There was a pause. “Uhh… It was parked on the side of the road, away from any lights. I’m not sure.”

“Green?”

“Yeah, could be.”

“What about the suspect?” Shelley interrupted.

“Slightly above medium height, maybe five foot ten or eleven, skinny guy. Dark hair, cut pretty close. I would put him mid-twenties.”

“Anything else?” the sheriff asked into the radio. “Anything that might identify him?”

“Not that I can think of, sir. I checked my dash cam. There’s a glimpse of him, but only his body. He was wearing a gray sweater and dark pants. That’s it.”

The sheriff sighed and thanked the man, rubbing his tired eyes. “I’ll put out an APB.”
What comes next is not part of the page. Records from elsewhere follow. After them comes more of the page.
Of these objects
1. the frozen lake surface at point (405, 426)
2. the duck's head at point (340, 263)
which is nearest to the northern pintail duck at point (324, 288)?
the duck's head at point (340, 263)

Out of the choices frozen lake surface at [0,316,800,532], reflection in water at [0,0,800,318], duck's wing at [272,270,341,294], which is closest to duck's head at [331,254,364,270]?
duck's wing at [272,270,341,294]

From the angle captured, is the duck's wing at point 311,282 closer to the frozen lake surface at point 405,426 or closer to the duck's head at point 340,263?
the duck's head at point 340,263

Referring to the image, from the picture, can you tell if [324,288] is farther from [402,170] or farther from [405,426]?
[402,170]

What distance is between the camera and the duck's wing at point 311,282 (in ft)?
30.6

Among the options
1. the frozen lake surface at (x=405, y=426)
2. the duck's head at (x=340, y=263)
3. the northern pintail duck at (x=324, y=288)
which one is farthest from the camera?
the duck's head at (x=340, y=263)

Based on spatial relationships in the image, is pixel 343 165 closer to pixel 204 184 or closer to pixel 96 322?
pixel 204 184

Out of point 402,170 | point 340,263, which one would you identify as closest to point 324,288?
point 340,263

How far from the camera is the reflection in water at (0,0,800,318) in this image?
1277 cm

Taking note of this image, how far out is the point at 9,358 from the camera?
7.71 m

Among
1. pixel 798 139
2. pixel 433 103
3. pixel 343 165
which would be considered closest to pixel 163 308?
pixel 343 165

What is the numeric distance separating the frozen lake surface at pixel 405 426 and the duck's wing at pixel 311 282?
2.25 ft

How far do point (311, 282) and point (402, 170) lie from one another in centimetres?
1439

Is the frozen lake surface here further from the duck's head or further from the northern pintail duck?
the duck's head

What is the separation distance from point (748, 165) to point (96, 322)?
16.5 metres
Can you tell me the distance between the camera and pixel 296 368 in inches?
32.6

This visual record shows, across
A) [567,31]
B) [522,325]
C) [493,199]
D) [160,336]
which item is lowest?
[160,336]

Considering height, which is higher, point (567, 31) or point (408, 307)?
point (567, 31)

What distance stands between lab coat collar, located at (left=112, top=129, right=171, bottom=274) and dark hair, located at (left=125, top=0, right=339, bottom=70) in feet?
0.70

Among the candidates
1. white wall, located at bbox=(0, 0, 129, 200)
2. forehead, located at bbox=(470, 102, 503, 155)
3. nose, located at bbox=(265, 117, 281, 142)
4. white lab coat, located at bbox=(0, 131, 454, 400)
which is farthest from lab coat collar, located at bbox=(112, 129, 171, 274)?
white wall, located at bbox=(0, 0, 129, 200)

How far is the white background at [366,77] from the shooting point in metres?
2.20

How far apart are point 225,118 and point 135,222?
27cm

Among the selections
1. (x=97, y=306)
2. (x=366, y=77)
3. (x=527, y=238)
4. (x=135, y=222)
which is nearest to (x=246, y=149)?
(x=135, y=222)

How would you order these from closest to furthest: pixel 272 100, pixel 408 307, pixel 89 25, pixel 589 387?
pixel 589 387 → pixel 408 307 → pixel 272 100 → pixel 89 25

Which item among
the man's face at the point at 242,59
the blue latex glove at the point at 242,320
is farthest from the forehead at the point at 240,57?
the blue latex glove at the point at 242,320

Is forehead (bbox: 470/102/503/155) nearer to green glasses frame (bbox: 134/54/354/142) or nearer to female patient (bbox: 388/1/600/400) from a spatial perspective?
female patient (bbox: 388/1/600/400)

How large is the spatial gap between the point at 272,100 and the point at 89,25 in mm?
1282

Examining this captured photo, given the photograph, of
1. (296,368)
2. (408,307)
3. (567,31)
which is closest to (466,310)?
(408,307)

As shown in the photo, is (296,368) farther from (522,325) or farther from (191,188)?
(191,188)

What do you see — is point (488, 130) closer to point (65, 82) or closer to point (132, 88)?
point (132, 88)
“It will not work,” Zoe said, chewing her lip and looking out toward the horizon. “He is too smart to get caught now. We would have gotten him last night. He knows we are onto him now. It will be that much harder.”

The sheriff gave her a hard look. “No offense, Agent, but I’ve got to protect the citizens of this county. I can’t keep running after your theories and missing him every time. You pulling the wrong man last night let this woman die.”

He had gone too far. That much was clear. A sheriff didn’t speak to a member of the FBI like that, no matter who had superiority. But by the time Zoe could get past the fact that he wasn’t wrong, he had turned his back on her to issue orders into the radio, getting his men moving.

Shelley reached over and placed a momentary hand on Zoe’s arm, as was becoming her habit. Zoe nodded sharply in response, listening in to the sheriff as he set up a dragnet.